Approximately 36% of patients with HIV had major depression and 16% had generalized anxiety disorder, one study found (Arch. Gen. Psychiatry 2001;58:721–8). Mood disorders may impair compliance with antiretroviral therapy.

In a survey of psychiatrists with AIDS expertise, the top choices for first-line treatment of depression in patients with HIV who had not yet started antiretrovirals were desipramine, amitriptyline, fluvoxamine, or a monoamine oxidase inhibitor, Dr. Daroff said. For patients already on highly active antiretroviral therapy with a ritonavir-boosted protease inhibitor, the top choices for an antidepressant were citalopram or escitalopram, and Dr. Daroff would put sertraline among these top choices if efficacy, acceptability, and cost are all considered.

Few psychiatric drugs are contraindicated in patients on antiretrovirals. Patients taking protease inhibitors should avoid pimozide, midazolam, triazolam, and St. John's wort. Patients taking non-nucleoside reductase inhibitors should avoid alprazolam, midazolam, triazolam, and St. John's wort.

If a patient may have bipolar depression, avoid tricyclic antidepressants and dual-acting medications such as venlafaxine or duloxetine. Quetiapine or lamotrigine may be better than an antidepressant in these patients. Treatment for anxiety disorders most often involves SSRIs, venlafaxine, benzodiazepines, or buspirone. he said.
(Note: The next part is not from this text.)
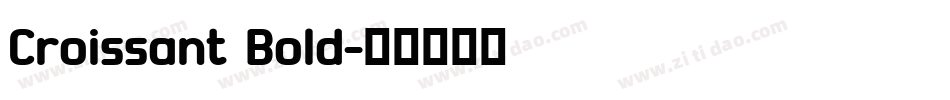 Croissant Bold字体转换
Psychotherapy should be considered, he said. “I think we're underprescribing psychotherapy in HIV.”

The kind of psychotherapy seems to be less important than the quality of the relationship between the therapist and the patient, “which suggests that there is great power in the relationship you build with your patients,” he added.

Dr. Daroff reported having no relevant disclosures.
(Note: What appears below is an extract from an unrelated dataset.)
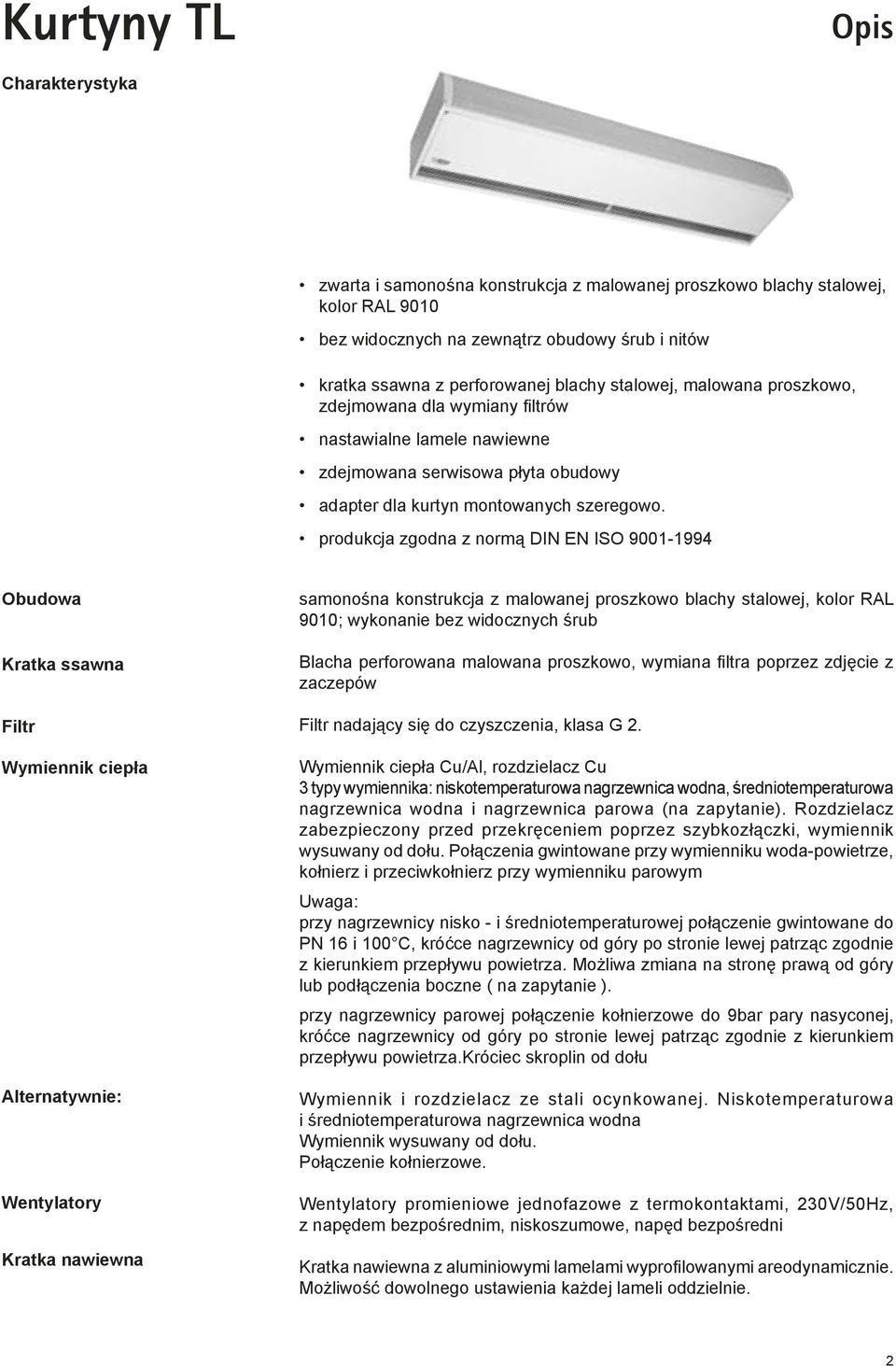 produkcja zgodna z normą DIN EN ISO 9001-1994 Obudowa Kratka ssawna Filtr Wymiennik ciepła Alternatywnie: Wentylatory Kratka nawiewna samonośna konstrukcja z malowanej proszkowo blachy stalowej,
Few psychiatric drugs are contraindicated in patients on antiretrovirals.

Source DR. DAROFF

Side Effects of Antiretrovirals

Didanosine: Nervousness, anxiety, confusion, insomnia.

Lamivudine: Insomnia, mania.

Stavudine: Confusion, depression, anxiety, mania, insomnia.

Zidovudine (AZT): Mania, depression, anxiety, insomnia, confusion.

Raltegravir: May worsen preexisting depression.

Efavirenz: Stepped-up dosing reduces neuropsychiatric side effects seen in clinical trials.